Alibaba’s Qwen3-VL Models Launch with Cookbooks as Firefox Embraces Perplexity AI Search
New AI Models & Releases
Qwen3-VL-4B and 8B Instruct & Thinking Models Released: Alibaba’s Qwen team has launched the Qwen3-VL-4B and 8B models in both Instruct and Thinking variants. These vision-language models are optimized for local deployment via MLX, GGUF, and NexaML/NexaSDK, with Hugging Face hosting all versions. Benchmarks highlight competitive performance across tasks like STEM, text recognition, and subjective reasoning.

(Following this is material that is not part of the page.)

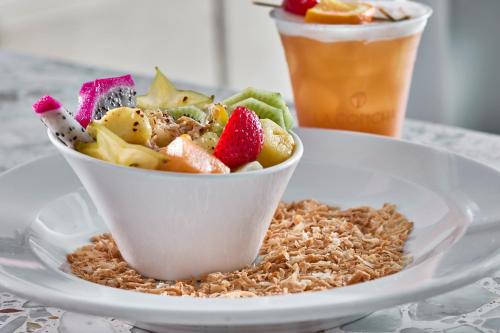 a bowl of fruit on a plate with a drink at La Concha Key West, Autograph Collection in Key West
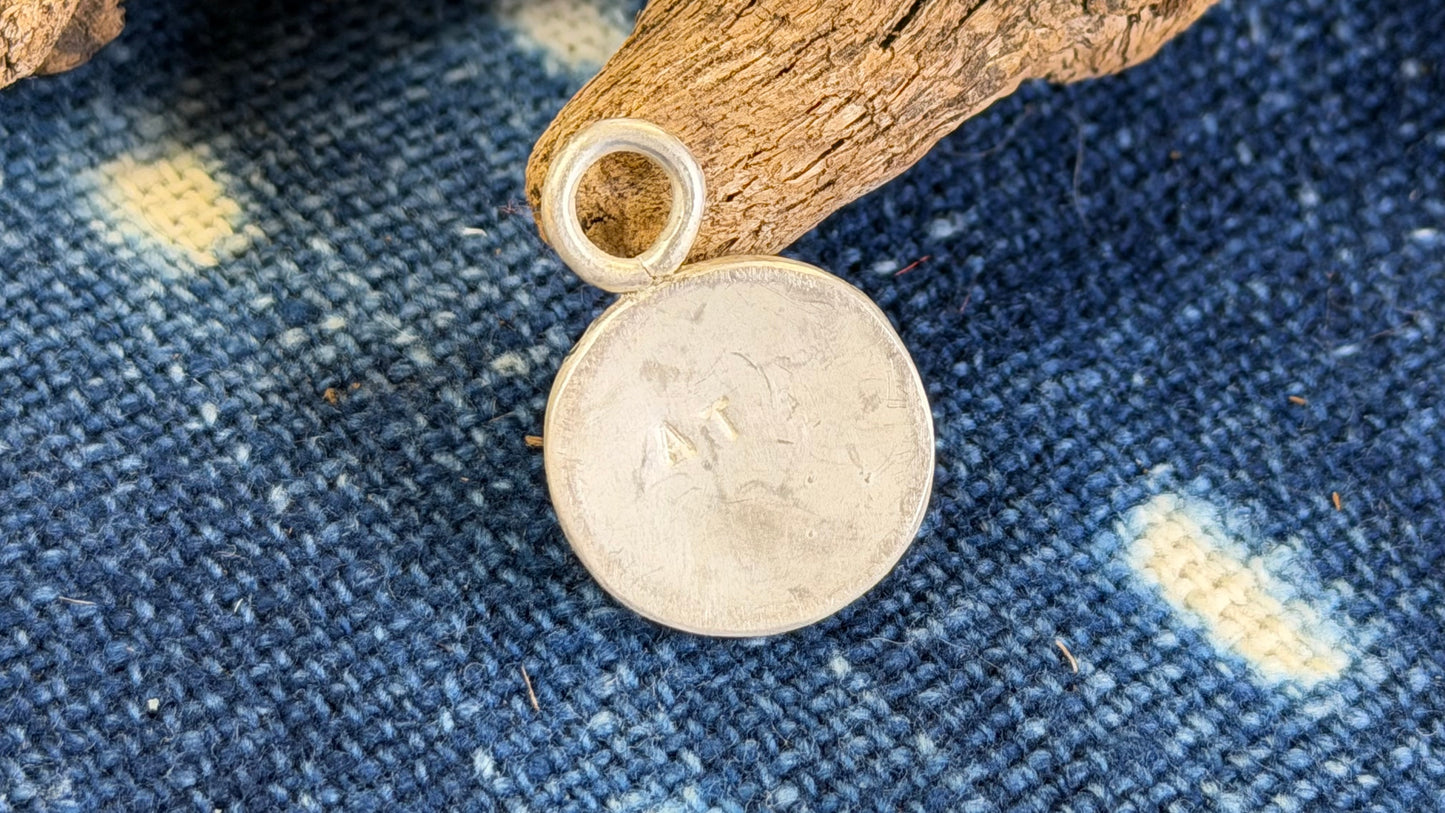 Carved Rutilated Quartz Pendant by Andrew Thornton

- Qwen3-VL-4B and 8B Instruct & Thinking are here
- Qwen3-VL 4B vs 8B vs 235B
- Benchmark comparison against GPT-4V and Gemini2 across 15+ vision-language tasks.
Developer Tools & Frameworks
OpenAI’s Codex CLI to Introduce "Plan Mode": A leaked video reveals OpenAI is adding a planning phase to its Codex CLI tool, enabling structured code change execution akin to tools like Cline. This feature aims to improve workflow efficiency by pre-analyzing tasks before implementation.
AI Applications & Integrations
Firefox Integrates Perplexity’s AI Search Engine: Mozilla has added Perplexity’s AI answer engine as a native search option in Firefox, allowing users to access AI-powered summaries and responses directly from the browser.
Real-Time AI Study Buddy with Screen Interaction: A developer demoed an open-source study assistant combining Qwen3-VL (visual analysis), Parakeet (TTS), and Orpheus (STT) to interact with on-screen content, describe diagrams, and generate study guides. Future updates may include PDF summarization.
Documentation & Resources
Qwen3-VL Cookbooks Released for Advanced Use Cases: The Qwen team published GitHub cookbooks with step-by-step guides for recognition, localization, document parsing, video understanding, 3D grounding, and more. Each notebook includes Colab links for easy testing.